The major stories of the day have been blogged along the way, but to quickly revisit them: Cole Hamels’ 2009 debut went smoothly, as the ace threw 24 pitches in two scoreless innings. He allowed two hits to Team Canada and walked one. After the game, Rich Dubee said that Hamels will start five more times before opening day. Much more on Hamels in a column from Jim Salisbury tomorrow.
The Hamels news is expecially positive for the Phillies given the spring that Johan Santana is having. It occurs to me that the NL East could come down to whose ace gets injured, and whose stays healthy. We’ll have to keep our eye on Hamels all season because of the 787 billion innings he pitched last year, and the Mets are probably very nervous about Santana, who keeps waffling on the severity of his injury (or disagreeing with the team about it). If either of these guys misses serious time, their team will be in trouble. Santana is clearly the bigger concern at this moment.
The next most newsworthy development was that Jayson Werth is swinging harder in BP, and Charlie Manuel says he’ll start Werth in a B game Friday.

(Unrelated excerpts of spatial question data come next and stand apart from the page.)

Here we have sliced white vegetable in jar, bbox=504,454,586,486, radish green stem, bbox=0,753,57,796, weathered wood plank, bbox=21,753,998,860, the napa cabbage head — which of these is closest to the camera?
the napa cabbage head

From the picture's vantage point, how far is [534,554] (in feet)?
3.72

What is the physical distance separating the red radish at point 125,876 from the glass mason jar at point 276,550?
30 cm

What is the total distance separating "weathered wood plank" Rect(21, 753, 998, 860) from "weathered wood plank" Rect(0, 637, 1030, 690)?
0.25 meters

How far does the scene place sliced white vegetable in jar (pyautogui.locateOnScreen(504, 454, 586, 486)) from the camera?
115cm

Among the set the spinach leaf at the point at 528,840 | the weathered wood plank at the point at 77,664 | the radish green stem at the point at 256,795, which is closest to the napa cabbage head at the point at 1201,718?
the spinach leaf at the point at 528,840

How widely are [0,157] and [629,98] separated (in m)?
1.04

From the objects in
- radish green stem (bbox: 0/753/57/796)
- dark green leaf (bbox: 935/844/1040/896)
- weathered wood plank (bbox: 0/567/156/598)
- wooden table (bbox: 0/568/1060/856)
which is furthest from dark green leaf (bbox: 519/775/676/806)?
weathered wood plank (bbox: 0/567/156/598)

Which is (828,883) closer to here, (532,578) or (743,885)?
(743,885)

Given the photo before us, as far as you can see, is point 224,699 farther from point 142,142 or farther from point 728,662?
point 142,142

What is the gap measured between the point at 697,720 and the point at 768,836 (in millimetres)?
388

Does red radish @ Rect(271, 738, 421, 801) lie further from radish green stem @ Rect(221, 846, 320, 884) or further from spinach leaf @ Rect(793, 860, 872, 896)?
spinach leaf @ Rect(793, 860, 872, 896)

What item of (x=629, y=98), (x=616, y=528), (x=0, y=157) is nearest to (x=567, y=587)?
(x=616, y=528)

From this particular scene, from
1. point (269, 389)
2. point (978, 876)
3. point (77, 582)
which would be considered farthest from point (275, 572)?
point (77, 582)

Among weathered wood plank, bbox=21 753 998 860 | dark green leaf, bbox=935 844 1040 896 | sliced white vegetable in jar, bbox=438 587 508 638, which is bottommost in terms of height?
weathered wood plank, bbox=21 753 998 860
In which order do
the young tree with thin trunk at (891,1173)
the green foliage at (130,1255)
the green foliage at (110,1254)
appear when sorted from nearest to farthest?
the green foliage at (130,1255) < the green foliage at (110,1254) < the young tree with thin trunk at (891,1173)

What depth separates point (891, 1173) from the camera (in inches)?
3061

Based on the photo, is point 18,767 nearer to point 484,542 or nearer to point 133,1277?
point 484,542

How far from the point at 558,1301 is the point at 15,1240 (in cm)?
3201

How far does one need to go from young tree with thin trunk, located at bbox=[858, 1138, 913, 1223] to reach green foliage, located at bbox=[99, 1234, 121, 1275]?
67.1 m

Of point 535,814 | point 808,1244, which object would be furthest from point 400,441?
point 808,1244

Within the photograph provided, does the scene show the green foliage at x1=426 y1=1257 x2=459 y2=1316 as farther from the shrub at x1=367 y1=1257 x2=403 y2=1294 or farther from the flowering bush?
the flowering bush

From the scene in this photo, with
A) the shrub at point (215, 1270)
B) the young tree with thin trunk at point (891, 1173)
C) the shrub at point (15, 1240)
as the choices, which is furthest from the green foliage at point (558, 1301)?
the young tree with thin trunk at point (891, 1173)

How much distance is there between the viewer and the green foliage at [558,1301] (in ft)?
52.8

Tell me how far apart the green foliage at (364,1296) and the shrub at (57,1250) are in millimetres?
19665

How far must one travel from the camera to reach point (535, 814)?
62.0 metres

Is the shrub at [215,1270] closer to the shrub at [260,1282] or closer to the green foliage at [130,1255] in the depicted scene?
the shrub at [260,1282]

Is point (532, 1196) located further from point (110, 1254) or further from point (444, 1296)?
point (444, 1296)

And a somewhat surprising item moved on MLB.com today. Buried in the middle of this story, Jimmy Rollins says that he has been experiencing discomfort in the left side of his back since late last season. But Rollins then played nine innings today for Team USA against Toronto and went 1-for-5 with a double, a run and an RBI, so don't freak out. He's due to face the Phillies in an exhibition tomorrow, and he will be asked about this.
Oh, and here's a weird one for you: because the Phils played Team Canada, today's game was considered an exhibition within the exhibition season, so the stats and result don't count. Now for a zen riddle: if Cole Hamels makes his spring training debut in a game that wasn't a spring training game, does Cole Hamels still need to make his debut?
Some of you have requested reports on the minor leaguers who are in big league camp right now, so don’t say I never did nothing for you.. Here’s a partial list, with more to come in days ahead:
John Mayberry: Well, we know he has power. Mayberry launched a home run really, really deep into left field today, during the Phils’ 9-2 win over Team Canada. Pitchers in the bullpen time told me that the ball bounced once on the pedestrian walkway at the very back of Bright House Field and skipped out of the park. Mayberry is making a case to be a righthanded bat off the bench, but before we draw any conclusions, let’s remember that he is facing a lot of minor league pitching, and hasn’t proven he can get on base, hit offspeed pitches consistently or avoid striking out too much. I’m not saying he can’t do these things; I’m just saying we haven’t seen it yet. Mayberry posted a .330 on-base percentage in four seasons in the Rangers system, and struck out more than 100 times in each of the past three years. So we’ll see.
Jeremy Slayden is swinging well. He went into today’s game 5-for-10 this spring with two doubles and a home run. He hit a three-run homer in his only at-bat today. I didn’t see today’s dinger because I was in the clubhouse talking with Scott Eyre after he came out of the game, but I feel confident in telling you that he hit it well and it cleared the fence.
Anthony Hewitt continues to struggle, with no hits in four at-bats. He waved at a third strike today in his only time up, which is pretty much the issue: he doesn’t make contact. A terrific athlete who Phils’ scouting exec Chuck Lamar raved about Monday, Hewitt, 19, has a long way to go, if he ever gets there. But he’s 19.
Jason Donald is having a quiet camp, hitting .133. Donald is often mentioned as a prospect, but he will be 25 in September. This is an important year for him, because most players are who they are by the time they turn 26. Not all of them, but most.
We’ll keep this going as camp continues. Have a good night.